Cuomo, others attempt to woo Amazon back to New York

New York Gov. Andrew Cuomo is working hard to convince Amazon to change its mind after it scrapped plans to build a second headquarters in New York City.

The Seattle-based tech giant had originally planned on splitting its second headquarters between Crystal City in Virginia’s Arlington County and Long Island City in New York’s Queens borough, but dropped the New York half after complaints from left-wing lawmakers.

Cuomo is now furiously lobbying Amazon to reconsider and has told Amazon founder Jeff Bezos and other Amazon executives that he would personally guide the company through the process of re-establishing plans for a Queens-based headquarters, according to the New York Times.

An open letter, signed by multiple interested parties, is expected to appear in Friday’s issue of the Times.
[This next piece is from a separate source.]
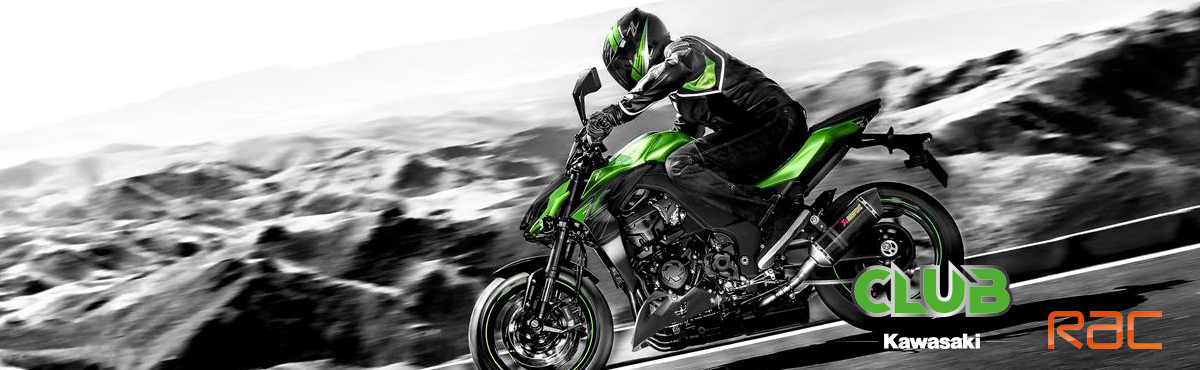 Club Kawasaki Offer Header Image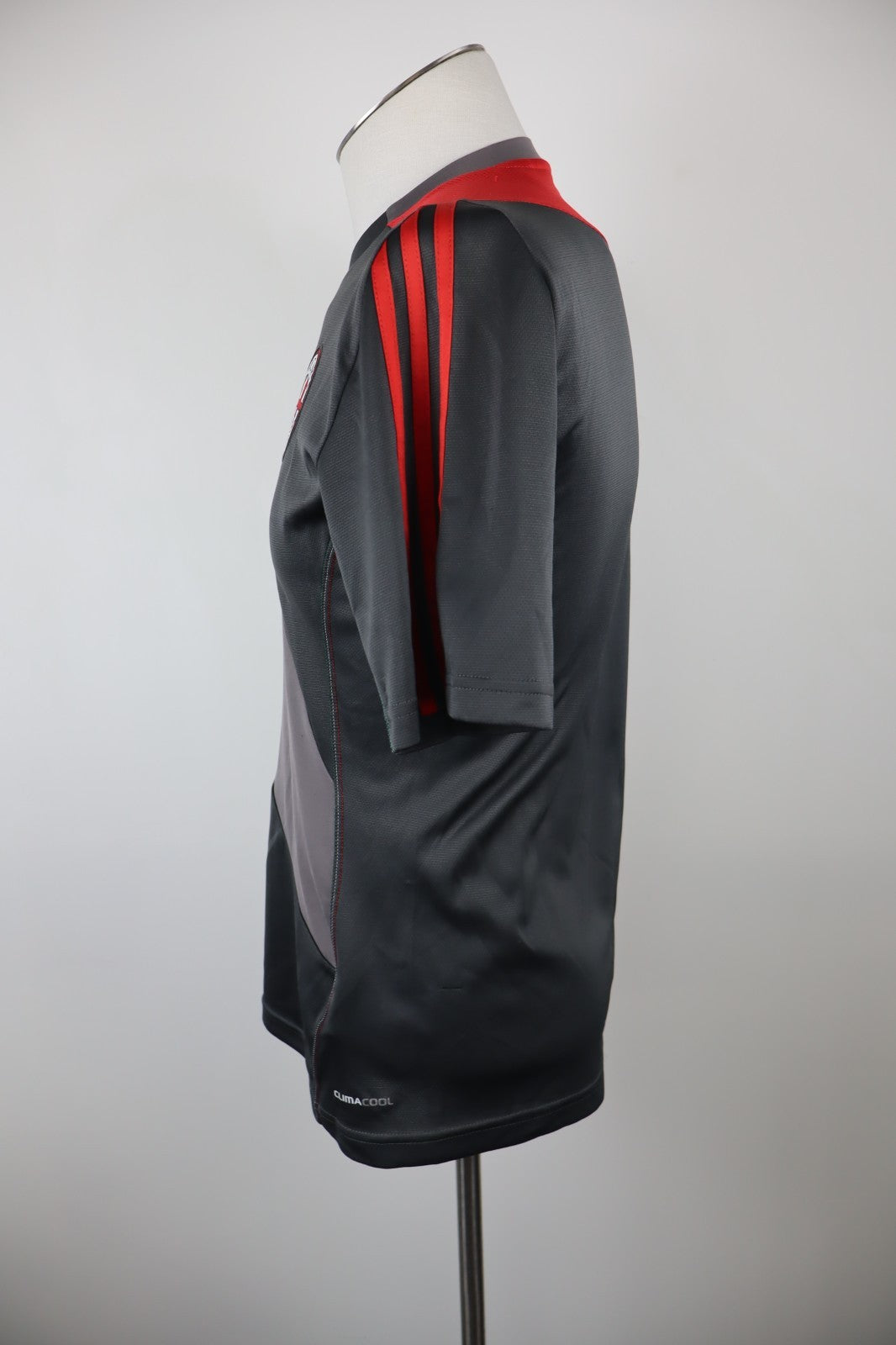 ADIDAS MILAN MAGLIA CALCIO UOMO Tg 4 SOCCER JERSEY VINTAGE CHAMPIONS LEAGUE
The letter will strongly urge Amazon to reconsider its decision to concentrate its entire second campus in Arlington and implore the company to build half of the headquarters in Long Island City.

In addition to local businesses, unions, and other community organizations, signatories to the letter are also expected to include Democratic New York Reps. Hakeem Jeffries and Carolyn Maloney.

Amazon’s original decision to move to Long Island City faced backlash from some progressive activists and politicians. Rep. Alexandria Ocasio-Cortez, D-N.Y., argued against the $1.5 billion in incentives aimed at luring the headquarters to New York. She said the money should instead be used on subways and affordable housing.

Others, including JP Morgan Chase CEO Jamie Dimon, argued that the headquarters would have created job growth and furthered the economy of the region.

“It wasn’t just the 25,000 jobs that Amazon was going to do. It was probably going to be about 100,000 jobs supporting it,” Dimon said at the National Governors Association Winter Meeting last weekend. “And they would have gone from low skill to high skilled to consultants to lawyers to restaurants to barbers and construction workers.”

As of yet, Amazon does not appear to be reconsidering. It is focusing its efforts on the 25,000-person office planned for Arlington and 5,000-employee operations center in Nashville, Tennessee.